▶ Task inputs:
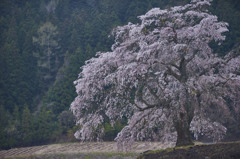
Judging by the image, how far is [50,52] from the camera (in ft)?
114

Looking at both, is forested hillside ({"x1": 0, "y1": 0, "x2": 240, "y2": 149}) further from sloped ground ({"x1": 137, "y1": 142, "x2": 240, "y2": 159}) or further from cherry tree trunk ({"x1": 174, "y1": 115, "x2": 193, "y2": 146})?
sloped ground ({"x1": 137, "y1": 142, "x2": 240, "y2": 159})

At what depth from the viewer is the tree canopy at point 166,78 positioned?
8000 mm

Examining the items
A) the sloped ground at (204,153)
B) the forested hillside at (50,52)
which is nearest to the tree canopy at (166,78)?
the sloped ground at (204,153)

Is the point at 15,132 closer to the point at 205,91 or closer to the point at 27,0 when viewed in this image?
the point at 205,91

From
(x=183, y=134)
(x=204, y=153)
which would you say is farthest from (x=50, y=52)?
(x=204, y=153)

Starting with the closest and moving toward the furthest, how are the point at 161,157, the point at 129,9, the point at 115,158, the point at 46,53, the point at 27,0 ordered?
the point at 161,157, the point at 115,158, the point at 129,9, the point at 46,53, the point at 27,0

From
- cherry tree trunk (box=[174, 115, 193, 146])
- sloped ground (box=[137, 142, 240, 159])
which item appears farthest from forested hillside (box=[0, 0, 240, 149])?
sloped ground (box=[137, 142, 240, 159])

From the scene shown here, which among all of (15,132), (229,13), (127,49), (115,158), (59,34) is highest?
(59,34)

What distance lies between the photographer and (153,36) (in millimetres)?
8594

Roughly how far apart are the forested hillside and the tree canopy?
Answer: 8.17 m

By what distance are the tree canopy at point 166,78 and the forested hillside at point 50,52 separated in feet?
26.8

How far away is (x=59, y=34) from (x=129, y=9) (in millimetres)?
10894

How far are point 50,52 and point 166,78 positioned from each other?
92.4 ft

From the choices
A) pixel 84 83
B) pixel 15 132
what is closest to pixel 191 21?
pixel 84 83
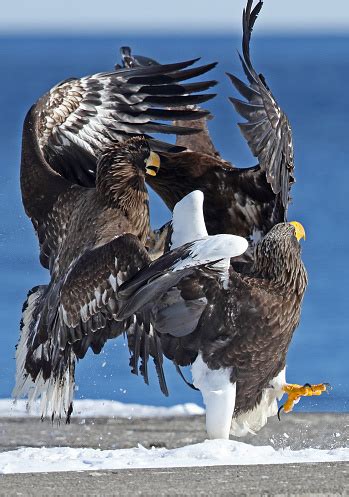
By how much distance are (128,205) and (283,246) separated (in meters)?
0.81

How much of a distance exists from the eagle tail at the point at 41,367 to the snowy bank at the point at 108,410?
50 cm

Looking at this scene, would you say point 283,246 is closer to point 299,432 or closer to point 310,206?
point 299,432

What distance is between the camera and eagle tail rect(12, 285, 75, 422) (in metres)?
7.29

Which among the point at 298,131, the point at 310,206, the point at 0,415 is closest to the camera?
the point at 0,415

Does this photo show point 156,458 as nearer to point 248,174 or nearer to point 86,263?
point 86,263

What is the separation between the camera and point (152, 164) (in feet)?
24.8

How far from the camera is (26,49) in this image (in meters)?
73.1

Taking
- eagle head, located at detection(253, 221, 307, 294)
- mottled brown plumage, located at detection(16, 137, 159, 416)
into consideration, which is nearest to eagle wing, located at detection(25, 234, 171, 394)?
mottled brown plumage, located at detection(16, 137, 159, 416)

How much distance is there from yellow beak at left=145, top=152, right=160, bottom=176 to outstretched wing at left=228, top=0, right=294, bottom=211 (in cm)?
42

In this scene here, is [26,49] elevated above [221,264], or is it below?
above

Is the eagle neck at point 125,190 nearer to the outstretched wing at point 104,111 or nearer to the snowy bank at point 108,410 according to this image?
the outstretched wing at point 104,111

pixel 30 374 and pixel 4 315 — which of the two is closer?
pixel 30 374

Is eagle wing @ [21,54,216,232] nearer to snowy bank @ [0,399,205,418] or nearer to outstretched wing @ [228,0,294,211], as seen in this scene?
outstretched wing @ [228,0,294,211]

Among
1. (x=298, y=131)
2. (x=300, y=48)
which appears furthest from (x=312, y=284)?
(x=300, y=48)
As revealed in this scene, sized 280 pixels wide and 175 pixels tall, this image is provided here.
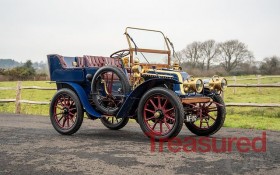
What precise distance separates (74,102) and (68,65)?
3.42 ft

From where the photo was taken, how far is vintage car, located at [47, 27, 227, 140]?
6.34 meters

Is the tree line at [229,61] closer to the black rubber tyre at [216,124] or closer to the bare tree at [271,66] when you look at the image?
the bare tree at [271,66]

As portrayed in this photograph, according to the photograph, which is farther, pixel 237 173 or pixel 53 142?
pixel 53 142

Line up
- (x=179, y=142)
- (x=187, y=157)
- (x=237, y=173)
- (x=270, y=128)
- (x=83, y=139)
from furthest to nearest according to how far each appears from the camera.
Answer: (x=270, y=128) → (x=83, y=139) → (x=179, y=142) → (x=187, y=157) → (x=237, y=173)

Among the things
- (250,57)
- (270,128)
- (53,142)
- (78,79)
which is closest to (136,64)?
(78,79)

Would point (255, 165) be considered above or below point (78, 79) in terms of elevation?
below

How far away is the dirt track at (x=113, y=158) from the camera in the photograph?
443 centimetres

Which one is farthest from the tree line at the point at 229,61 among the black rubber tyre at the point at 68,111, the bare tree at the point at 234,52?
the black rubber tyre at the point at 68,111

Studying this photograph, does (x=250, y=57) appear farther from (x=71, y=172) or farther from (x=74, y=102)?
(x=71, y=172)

---

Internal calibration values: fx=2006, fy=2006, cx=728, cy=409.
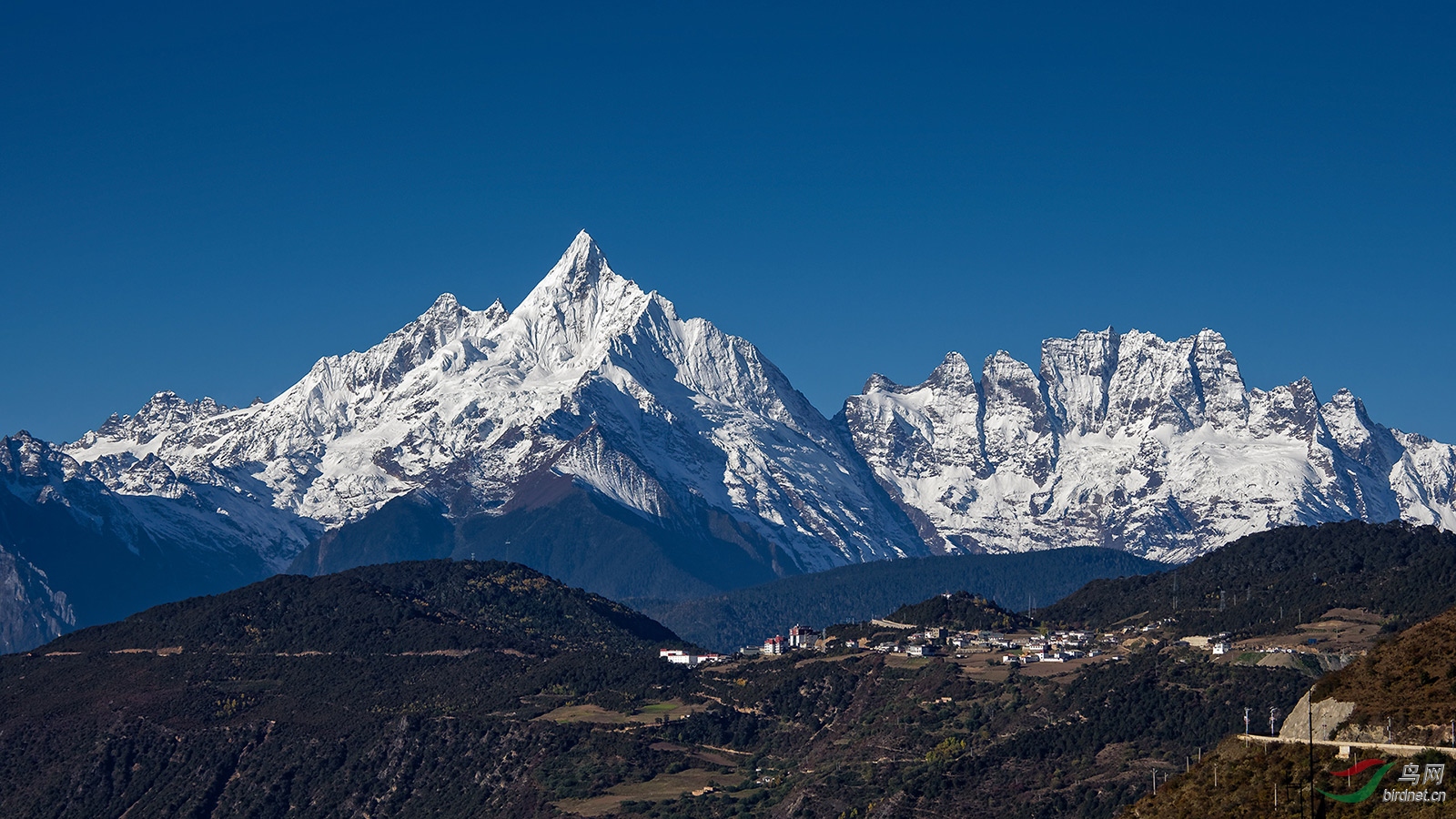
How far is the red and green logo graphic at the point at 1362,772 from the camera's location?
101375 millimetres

▶ What is needed: Please list every line in the items above that contains the word "feet".

▶ Solution to the problem:
By what distance are the tree canopy at point 166,78 and the forested hillside at point 50,52 separated in feet?
What is the separation between the camera and point (152, 164) (in feet)?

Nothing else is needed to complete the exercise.